The most interesting aspect of the film, however, is the myth-busting. For contemporary eyes, it reveals one of the symbols of extreme counterculture masculinity. The “King of Cool” was a persona doused in blasé, womanising and elitist qualities that eventually took over his life. In an interview, he relates his passion for racing to a pleasure of being in position of power. To listen to him say that with that clarity shows how much masculinity has played a part in pop culture.

Not that everything onscreen feels vintage. Compared to today’s superhero blockbusters and endless remakes, the production seemed refreshing. By 1970, the New Hollywood movement was in full swing. It allowed for studios to take risks with original material that would be unthinkable nowadays.
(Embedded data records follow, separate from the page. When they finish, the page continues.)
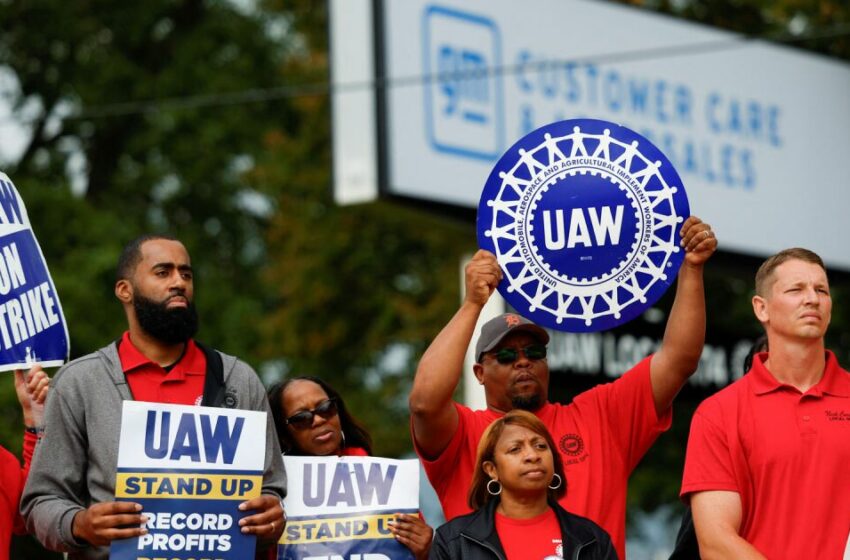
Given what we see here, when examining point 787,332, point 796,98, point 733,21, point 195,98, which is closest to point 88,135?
point 195,98

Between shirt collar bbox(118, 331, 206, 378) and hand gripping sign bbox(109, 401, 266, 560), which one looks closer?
hand gripping sign bbox(109, 401, 266, 560)

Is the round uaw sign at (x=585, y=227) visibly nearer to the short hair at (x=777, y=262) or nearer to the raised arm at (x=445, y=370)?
the raised arm at (x=445, y=370)

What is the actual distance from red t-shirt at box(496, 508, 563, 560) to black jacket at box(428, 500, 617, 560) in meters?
0.02

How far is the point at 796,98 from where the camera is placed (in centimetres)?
1655

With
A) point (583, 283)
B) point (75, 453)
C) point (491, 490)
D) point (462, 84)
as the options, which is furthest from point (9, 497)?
point (462, 84)

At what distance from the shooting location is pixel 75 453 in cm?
615

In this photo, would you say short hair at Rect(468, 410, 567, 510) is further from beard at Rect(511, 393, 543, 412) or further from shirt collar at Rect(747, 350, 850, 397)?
shirt collar at Rect(747, 350, 850, 397)

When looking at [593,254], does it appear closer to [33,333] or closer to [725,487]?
[725,487]

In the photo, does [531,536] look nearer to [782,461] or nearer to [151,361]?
[782,461]

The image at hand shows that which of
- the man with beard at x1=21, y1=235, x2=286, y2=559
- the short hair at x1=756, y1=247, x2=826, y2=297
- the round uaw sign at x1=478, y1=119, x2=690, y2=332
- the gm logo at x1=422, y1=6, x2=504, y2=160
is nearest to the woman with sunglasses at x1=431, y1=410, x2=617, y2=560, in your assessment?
the round uaw sign at x1=478, y1=119, x2=690, y2=332

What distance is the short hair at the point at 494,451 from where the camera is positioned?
6320mm

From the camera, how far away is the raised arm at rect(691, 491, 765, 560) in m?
5.75

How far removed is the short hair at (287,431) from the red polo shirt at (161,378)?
684 mm

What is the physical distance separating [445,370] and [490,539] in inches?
27.4
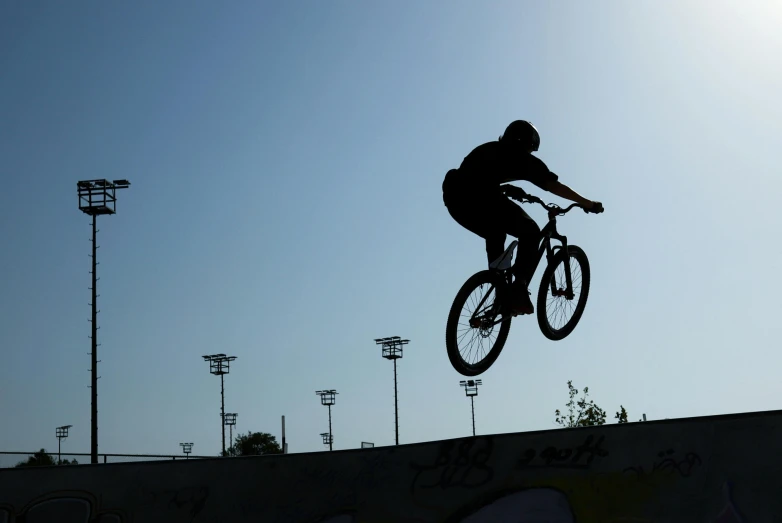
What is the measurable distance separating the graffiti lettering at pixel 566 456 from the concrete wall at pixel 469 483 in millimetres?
12

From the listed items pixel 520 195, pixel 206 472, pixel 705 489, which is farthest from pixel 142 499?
pixel 705 489

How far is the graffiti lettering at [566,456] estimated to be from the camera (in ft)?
32.3

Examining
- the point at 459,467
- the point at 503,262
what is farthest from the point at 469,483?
the point at 503,262

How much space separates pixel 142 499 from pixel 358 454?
9.88ft

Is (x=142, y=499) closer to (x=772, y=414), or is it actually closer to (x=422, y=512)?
(x=422, y=512)

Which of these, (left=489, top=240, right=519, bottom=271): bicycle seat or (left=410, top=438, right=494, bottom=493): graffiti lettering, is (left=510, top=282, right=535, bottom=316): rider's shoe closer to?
(left=489, top=240, right=519, bottom=271): bicycle seat

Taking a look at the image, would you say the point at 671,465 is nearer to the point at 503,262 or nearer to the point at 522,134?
the point at 503,262

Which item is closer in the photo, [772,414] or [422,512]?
[772,414]

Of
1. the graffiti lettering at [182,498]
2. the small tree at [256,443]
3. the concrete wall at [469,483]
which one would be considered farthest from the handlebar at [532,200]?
the small tree at [256,443]

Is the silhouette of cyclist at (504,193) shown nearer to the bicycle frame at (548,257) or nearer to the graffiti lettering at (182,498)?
the bicycle frame at (548,257)

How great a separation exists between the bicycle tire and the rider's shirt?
1.41 m

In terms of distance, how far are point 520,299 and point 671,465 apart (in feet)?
7.81

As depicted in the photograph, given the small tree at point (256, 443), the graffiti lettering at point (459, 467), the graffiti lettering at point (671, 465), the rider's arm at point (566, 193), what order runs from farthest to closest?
the small tree at point (256, 443) → the graffiti lettering at point (459, 467) → the rider's arm at point (566, 193) → the graffiti lettering at point (671, 465)

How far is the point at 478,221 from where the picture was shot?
988cm
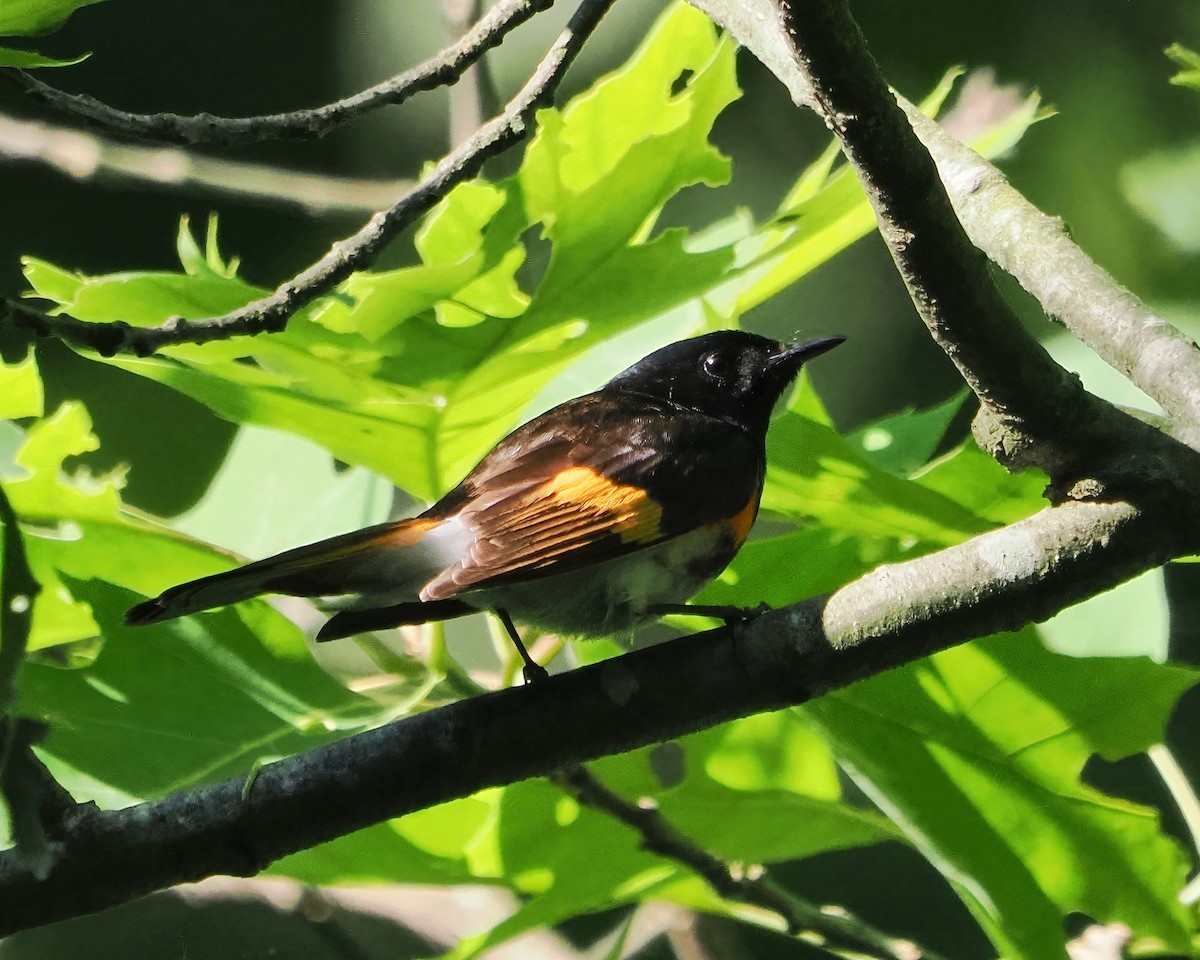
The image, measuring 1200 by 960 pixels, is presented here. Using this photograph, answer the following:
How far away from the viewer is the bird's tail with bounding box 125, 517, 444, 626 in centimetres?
82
Of course, this came with a price tag, both literally and metaphorically. The sheer confidence of the studio in McQueen’s star power lead them to greenlight a project without a script. That, combined with the actor’s obsession to racing details and inexperience with production, became a recipe for disaster.

Helmers Gabriel Clarke and John McKenna do a good job re-enacting this drama. Instead of relying just on interviews with key people (though there are plenty), they go somewhere else. Many sequences are deliberately sensory, such as the retelling of car crashes. Others, like in-set conflicts, seem to come straight from the radioplay transition, to astonishing results.

By design, Steve McQueen: The Man & Le Mans may resonate louder with fans of the actor and of racing. But every member of the public can understand the significance of a fall from grace. It’s one of mankind’s most enduring narrative threads, after all.